→ Page extract:
::::::::

At the 1962 Asian Games, held in Jakarta, Singh won gold in the 400 m and in the 4 × 400 m relay. He attended the 1964 Olympic Games in Tokyo, where he was entered to compete in the 400 m, the 4 × 100 m relay and the 4 × 400 m relay. He did not take part in either the 400 m or the 4 × 100 m relay (Note: The Indian 4 × 100 m relay competitors at the 1964 Olympic Games were Anthony Coutinho, Makhan Singh, Kenneth Powell and Rajasekaran Pichaya in both the heats and semi-final, where they were eliminated from the competition.) and the Indian team of Milkha Singh, Makhan Singh, Amrit Pal and Ajmer Singh were eliminated when they finished fourth in the heat stages of the 4 × 400 m.

There have been claims that Singh won 77 of his 80 races, but these are spurious. The number of races in which he participated is not verified, nor is the number of victories, but he lost a 400 m race at the 1964 National Games in Calcutta to Makhan Singh and he did not finish first in any of his four races at the 1960 Olympic Games or the aforementioned qualification races at the 1956 Olympics.

::::::::

→ Listed records:
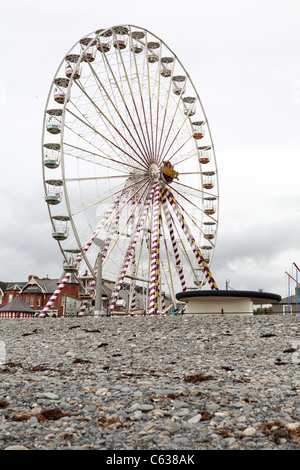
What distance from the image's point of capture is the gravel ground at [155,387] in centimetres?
809

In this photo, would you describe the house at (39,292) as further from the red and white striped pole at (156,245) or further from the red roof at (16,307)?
the red and white striped pole at (156,245)

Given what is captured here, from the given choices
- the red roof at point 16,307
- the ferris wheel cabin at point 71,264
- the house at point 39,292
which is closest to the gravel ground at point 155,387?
the ferris wheel cabin at point 71,264

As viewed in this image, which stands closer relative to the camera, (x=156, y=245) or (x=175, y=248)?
(x=156, y=245)

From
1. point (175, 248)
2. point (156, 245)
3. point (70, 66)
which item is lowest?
point (156, 245)

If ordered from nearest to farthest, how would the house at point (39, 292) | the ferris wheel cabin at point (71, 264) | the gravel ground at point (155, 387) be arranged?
the gravel ground at point (155, 387) < the ferris wheel cabin at point (71, 264) < the house at point (39, 292)

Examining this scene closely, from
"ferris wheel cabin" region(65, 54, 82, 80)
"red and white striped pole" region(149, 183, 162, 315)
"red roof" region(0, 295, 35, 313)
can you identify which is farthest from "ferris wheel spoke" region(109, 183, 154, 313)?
"red roof" region(0, 295, 35, 313)

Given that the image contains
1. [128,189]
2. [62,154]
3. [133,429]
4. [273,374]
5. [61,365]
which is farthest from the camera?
[128,189]

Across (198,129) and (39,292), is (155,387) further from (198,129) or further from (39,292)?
(39,292)

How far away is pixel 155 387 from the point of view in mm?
10938

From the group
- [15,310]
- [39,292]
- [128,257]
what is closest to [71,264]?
[128,257]
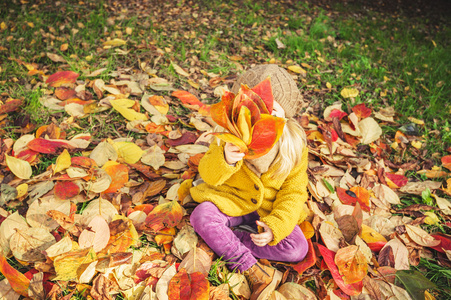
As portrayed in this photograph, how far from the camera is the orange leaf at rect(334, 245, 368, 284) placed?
57.2 inches

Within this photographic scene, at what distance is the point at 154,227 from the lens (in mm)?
1534

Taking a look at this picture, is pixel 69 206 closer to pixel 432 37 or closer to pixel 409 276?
pixel 409 276

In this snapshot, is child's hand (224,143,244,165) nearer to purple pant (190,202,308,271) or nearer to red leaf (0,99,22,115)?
purple pant (190,202,308,271)

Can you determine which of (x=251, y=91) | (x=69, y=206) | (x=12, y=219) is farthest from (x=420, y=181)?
(x=12, y=219)

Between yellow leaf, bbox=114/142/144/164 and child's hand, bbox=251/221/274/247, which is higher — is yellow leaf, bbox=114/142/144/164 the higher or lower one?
the higher one

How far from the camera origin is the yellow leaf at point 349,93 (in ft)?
8.74

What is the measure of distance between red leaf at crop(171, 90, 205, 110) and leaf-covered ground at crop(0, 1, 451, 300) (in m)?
0.02

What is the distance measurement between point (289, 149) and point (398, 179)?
3.65ft

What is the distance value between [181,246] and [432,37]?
171 inches

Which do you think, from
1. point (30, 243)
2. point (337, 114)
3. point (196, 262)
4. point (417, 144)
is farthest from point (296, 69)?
point (30, 243)

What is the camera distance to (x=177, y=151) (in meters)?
1.99

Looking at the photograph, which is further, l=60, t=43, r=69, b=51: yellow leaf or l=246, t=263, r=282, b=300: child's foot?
l=60, t=43, r=69, b=51: yellow leaf

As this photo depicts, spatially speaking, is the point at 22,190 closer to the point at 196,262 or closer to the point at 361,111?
the point at 196,262

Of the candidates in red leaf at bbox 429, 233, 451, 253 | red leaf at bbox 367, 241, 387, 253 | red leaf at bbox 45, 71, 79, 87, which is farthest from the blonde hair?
red leaf at bbox 45, 71, 79, 87
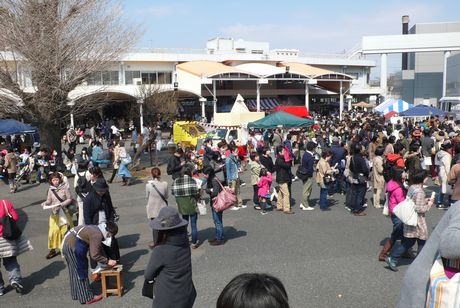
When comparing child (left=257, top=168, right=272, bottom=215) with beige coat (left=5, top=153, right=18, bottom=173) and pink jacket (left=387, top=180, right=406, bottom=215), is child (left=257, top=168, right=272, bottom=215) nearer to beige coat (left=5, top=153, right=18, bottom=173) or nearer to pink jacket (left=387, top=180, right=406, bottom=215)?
pink jacket (left=387, top=180, right=406, bottom=215)

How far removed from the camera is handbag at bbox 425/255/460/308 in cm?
208

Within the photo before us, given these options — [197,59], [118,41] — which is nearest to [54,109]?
[118,41]

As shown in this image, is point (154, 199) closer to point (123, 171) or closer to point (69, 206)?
point (69, 206)

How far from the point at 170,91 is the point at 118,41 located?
47.6 feet

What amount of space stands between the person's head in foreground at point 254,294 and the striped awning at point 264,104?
37.9 meters

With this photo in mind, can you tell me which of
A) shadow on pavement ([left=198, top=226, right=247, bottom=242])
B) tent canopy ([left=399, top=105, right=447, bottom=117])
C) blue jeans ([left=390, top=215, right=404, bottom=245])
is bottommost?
shadow on pavement ([left=198, top=226, right=247, bottom=242])

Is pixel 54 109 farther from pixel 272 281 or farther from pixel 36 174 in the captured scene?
pixel 272 281

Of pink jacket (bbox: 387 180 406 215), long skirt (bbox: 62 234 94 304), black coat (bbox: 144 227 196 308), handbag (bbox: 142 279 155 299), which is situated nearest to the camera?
black coat (bbox: 144 227 196 308)

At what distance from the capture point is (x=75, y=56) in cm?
1590

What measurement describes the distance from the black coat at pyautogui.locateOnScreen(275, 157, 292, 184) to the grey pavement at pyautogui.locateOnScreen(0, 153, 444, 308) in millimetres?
890

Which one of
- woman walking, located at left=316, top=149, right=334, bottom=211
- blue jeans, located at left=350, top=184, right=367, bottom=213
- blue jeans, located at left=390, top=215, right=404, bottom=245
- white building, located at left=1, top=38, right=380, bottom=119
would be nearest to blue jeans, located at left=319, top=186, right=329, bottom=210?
woman walking, located at left=316, top=149, right=334, bottom=211

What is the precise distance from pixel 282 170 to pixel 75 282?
5.46m

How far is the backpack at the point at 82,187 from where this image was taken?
7.80m

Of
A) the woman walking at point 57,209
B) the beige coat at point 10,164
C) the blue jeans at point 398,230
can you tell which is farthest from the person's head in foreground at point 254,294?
the beige coat at point 10,164
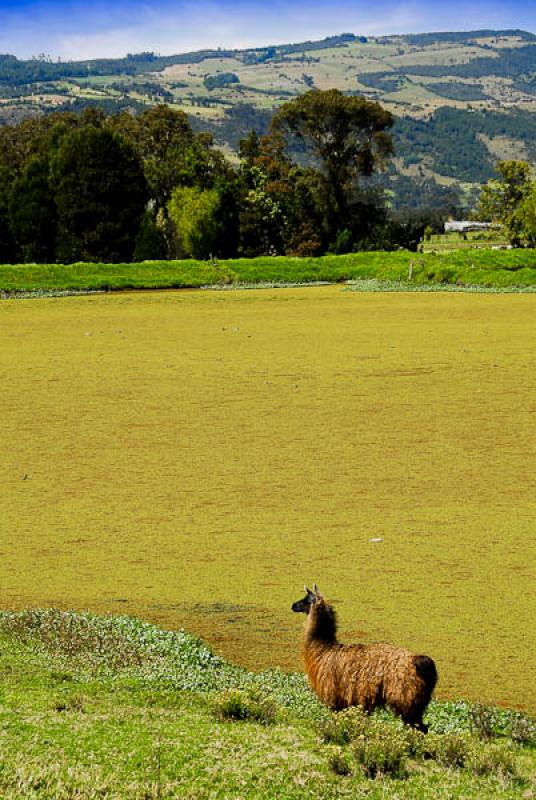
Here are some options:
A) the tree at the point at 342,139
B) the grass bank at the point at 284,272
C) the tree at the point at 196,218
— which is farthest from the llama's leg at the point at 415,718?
the tree at the point at 342,139

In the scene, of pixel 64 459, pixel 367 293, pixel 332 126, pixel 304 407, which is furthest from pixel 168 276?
pixel 64 459

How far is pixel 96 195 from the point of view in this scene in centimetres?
6375

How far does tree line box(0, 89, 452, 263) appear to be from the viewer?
6425cm

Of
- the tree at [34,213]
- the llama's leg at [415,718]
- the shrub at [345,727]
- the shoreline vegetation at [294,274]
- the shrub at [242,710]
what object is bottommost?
the shoreline vegetation at [294,274]

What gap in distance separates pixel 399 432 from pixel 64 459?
4983 mm

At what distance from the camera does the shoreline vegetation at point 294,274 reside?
169 feet

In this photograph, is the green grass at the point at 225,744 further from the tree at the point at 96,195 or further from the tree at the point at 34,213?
the tree at the point at 34,213

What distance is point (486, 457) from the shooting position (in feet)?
48.3

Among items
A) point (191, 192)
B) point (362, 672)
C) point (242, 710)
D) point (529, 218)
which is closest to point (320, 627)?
point (362, 672)

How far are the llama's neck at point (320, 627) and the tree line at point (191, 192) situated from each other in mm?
58771

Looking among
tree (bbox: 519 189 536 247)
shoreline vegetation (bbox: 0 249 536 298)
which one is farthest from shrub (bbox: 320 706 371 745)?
tree (bbox: 519 189 536 247)

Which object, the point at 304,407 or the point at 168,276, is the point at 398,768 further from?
the point at 168,276

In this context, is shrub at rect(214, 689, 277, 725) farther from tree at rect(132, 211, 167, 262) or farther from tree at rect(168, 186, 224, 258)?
tree at rect(168, 186, 224, 258)

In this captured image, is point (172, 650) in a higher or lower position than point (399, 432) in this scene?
higher
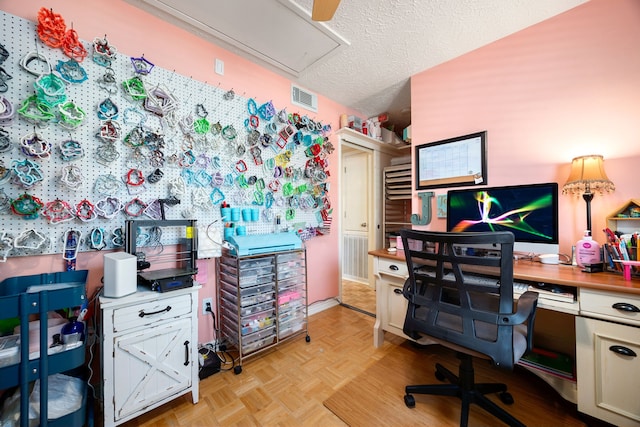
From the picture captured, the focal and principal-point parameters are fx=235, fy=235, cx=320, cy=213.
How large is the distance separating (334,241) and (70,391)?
240cm

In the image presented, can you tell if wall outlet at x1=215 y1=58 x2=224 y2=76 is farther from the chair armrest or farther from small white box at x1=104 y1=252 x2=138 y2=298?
the chair armrest

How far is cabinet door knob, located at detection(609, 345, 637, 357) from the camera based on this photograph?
3.74 ft

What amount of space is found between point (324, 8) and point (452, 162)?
1758mm

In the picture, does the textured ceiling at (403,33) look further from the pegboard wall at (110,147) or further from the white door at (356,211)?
the white door at (356,211)

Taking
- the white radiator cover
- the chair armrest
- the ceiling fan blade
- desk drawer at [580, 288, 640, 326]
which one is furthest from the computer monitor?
the white radiator cover

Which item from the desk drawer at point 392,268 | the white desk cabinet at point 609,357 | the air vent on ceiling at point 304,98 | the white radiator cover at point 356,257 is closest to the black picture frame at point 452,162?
the desk drawer at point 392,268

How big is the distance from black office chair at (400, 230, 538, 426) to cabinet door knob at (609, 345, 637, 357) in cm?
38

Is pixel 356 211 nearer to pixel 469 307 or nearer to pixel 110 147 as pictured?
pixel 469 307

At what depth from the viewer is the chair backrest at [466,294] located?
108 cm

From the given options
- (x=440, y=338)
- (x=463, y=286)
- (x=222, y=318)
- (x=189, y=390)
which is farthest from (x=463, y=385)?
(x=222, y=318)

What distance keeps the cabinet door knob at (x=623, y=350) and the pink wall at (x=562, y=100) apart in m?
0.75

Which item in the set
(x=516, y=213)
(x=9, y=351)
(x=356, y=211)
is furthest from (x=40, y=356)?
(x=356, y=211)

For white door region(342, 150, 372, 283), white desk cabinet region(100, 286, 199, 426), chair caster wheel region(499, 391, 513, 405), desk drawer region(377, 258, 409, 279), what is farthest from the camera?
white door region(342, 150, 372, 283)

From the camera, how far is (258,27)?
1804 millimetres
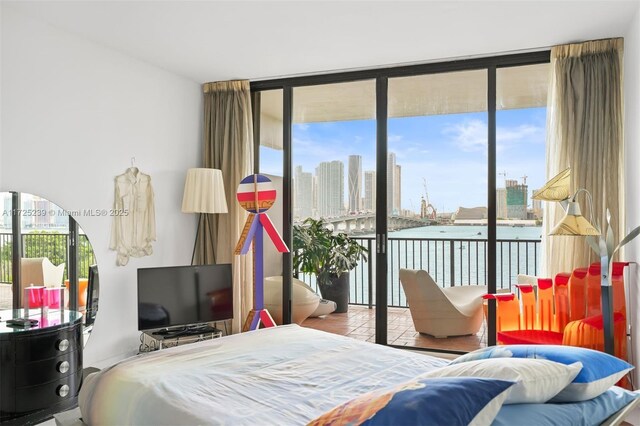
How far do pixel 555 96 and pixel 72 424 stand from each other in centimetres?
391

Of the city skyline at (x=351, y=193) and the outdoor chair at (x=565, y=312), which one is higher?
the city skyline at (x=351, y=193)

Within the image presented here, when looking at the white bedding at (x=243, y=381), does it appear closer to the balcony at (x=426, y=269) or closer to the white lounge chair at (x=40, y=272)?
the white lounge chair at (x=40, y=272)

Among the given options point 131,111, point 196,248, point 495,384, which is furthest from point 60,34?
point 495,384

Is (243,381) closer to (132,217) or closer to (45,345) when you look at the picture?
(45,345)

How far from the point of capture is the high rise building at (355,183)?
192 inches

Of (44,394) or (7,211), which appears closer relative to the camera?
(44,394)

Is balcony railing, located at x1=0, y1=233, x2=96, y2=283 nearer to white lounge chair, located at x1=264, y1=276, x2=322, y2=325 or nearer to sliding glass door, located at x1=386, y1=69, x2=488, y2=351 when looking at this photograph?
white lounge chair, located at x1=264, y1=276, x2=322, y2=325

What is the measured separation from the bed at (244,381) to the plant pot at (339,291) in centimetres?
214

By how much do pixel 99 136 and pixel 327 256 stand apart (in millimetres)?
2294

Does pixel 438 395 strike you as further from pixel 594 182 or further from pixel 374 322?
pixel 374 322

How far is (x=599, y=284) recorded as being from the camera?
343cm

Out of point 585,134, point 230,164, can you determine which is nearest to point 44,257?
point 230,164

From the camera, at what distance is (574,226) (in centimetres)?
314

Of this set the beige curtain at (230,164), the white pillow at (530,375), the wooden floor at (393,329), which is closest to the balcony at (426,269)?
the wooden floor at (393,329)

::::::::

→ Tasks to complete:
- a) Answer these questions using the passage on Singh's races.
(i) In which city were the 1962 Asian Games held?
(ii) Who beat Singh in a 400 m race at the 1964 National Games in Calcutta?
(iii) In what position did the Indian 4 × 400 m team finish in the heat stages at the 1964 Olympic Games?
- b) Write out the passage on Singh's races word for word, from "There have been" up to and including "the 1956 Olympics.".

→ Responses per task:
- a)
(i) Jakarta
(ii) Makhan Singh
(iii) Fourth

- b)
There have been claims that Singh won 77 of his 80 races, but these are spurious. The number of races in which he participated is not verified, nor is the number of victories, but he lost a 400 m race at the 1964 National Games in Calcutta to Makhan Singh and he did not finish first in any of his four races at the 1960 Olympic Games or the aforementioned qualification races at the 1956 Olympics.